Proving tan\theta=(1-\sqrt{2})cot\theta

[ron_jay]

Homework Statement

There are two inclined planes each having an inclination of $$\alpha$$. A projectile is launched from the midpoint between these two inclines such that the distance from the projectile on the ground to the inclines is x on either side.The angle of projection is $$\alpha$$ + $$\theta$$and the initial velocity is u. The projectile just grazes the lower incline(having acute angle or $$\alpha$$ towards it) and lands on the other incline with an angle of 90 degrees to the incline.

Homework Equations

how do we prove that :

tan $$\theta$$=(1-$$\sqrt{2}$$)cot $$\theta$$

The Attempt at a Solution

Rotate the axis by $$\alpha$$ along the incline at the midpoint so that we have the angle of projection as $$\theta$$.The component acting downwards instead of g would be gcos $$\theta$$ and backwards gsin $$\theta$$.Next we equate it.Right?

 

[learningphysics]

Homework Statement

There are two inclined planes each having an inclination of $$\alpha$$. A projectile is launched from the midpoint between these two inclines such that the distance from the projectile on the ground to the inclines is x on either side.The angle of projection is $$\alpha$$ + $$\theta$$and the initial velocity is u. The projectile just grazes the lower incline(having acute angle or $$\alpha$$ towards it) and lands on the other incline with an angle of 90 degrees to the incline.

Homework Equations

how do we prove that :

tan $$\theta$$=(1-$$\sqrt{2}$$)cot $$\theta$$

The Attempt at a Solution

Rotate the axis by $$\alpha$$ along the incline at the midpoint so that we have the angle of projection as $$\theta$$.The component acting downwards instead of g would be gcos $$\theta$$ and backwards gsin $$\theta$$.Next we equate it.Right?
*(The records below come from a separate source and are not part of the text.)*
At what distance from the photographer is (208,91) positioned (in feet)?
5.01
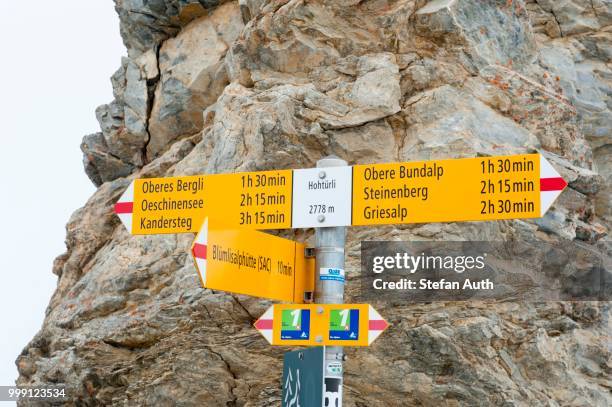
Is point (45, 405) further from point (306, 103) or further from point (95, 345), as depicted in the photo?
point (306, 103)

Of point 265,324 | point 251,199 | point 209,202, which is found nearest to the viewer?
point 265,324

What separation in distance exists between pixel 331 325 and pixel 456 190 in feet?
4.55

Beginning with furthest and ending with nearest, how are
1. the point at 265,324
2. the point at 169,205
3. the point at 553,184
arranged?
the point at 169,205 → the point at 265,324 → the point at 553,184

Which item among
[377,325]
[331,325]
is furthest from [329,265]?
[377,325]

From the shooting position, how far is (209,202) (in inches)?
279

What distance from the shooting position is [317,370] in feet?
19.6

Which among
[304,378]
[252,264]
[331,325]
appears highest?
[252,264]

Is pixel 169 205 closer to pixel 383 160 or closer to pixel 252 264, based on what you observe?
pixel 252 264

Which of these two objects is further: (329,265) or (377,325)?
(329,265)

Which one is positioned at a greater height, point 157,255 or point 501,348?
point 157,255

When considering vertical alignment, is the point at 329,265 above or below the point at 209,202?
below

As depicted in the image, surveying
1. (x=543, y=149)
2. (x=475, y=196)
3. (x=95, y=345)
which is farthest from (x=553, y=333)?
(x=95, y=345)

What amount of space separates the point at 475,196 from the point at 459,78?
690cm

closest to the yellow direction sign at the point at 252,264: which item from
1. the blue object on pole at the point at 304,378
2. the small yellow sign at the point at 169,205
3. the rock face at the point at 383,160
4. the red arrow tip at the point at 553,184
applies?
the blue object on pole at the point at 304,378
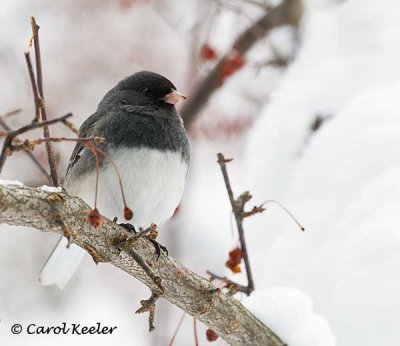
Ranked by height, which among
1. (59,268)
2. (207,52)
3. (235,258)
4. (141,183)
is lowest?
(235,258)

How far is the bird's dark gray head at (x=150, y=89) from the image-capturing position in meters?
2.83

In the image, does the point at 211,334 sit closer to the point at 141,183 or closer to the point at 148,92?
the point at 141,183

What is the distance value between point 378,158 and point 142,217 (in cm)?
101

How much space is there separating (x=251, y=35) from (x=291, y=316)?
2.31 m

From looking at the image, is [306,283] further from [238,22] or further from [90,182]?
[238,22]

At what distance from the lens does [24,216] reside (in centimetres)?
155

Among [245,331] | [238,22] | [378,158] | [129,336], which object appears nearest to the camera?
[245,331]

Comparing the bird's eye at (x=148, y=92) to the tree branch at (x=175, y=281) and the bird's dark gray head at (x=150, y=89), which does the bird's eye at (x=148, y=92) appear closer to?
the bird's dark gray head at (x=150, y=89)

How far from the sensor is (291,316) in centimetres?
197

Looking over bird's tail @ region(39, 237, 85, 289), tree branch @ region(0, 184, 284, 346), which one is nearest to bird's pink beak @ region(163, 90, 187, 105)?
bird's tail @ region(39, 237, 85, 289)

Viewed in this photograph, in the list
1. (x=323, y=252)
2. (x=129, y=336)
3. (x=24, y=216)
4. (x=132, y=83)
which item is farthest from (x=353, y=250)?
(x=129, y=336)

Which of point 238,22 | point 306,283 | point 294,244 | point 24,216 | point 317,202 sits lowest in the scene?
point 24,216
Good idea to rotate the axes... I'm guessing there's supposed to be an $$\alpha$$ in that equation you need to prove. also the downward component of gravity would be $$gcos\alpha$$ and the backward would be $$gsin\alpha$$

Not sure what you meant by equate it... but treat it like an ordinary kinematics problem now... see what you can get from the kinematics equations. Note that when the object lands, the backward component of velocity is 0 (along the new axes)...

 

[pardesi]

i didn't get the question.probablya diagram should help.
well if the projectile is launcehd in between them how cum it touches both of them?

 

[ron_jay]

Good idea to rotate the axes... I'm guessing there's supposed to be an $$\alpha$$.

Not sure what you meant by equate it... but treat it like an ordinary kinematics problem now... see what you can get from the kinematics equations. Note that when the object lands, the backward component of velocity is 0 (along the new axes)...

i didn't get the question.probablya diagram should help.
well if the projectile is launcehd in between them how cum it touches both of them?

Here's a diagram which should clear your understanding.

 

[learningphysics]

Here's a diagram which should clear your understanding.

Are you sure that's what you're supposed to prove? I went through the problem and I get that relationship but I get $$cot\alpha$$ on the right side.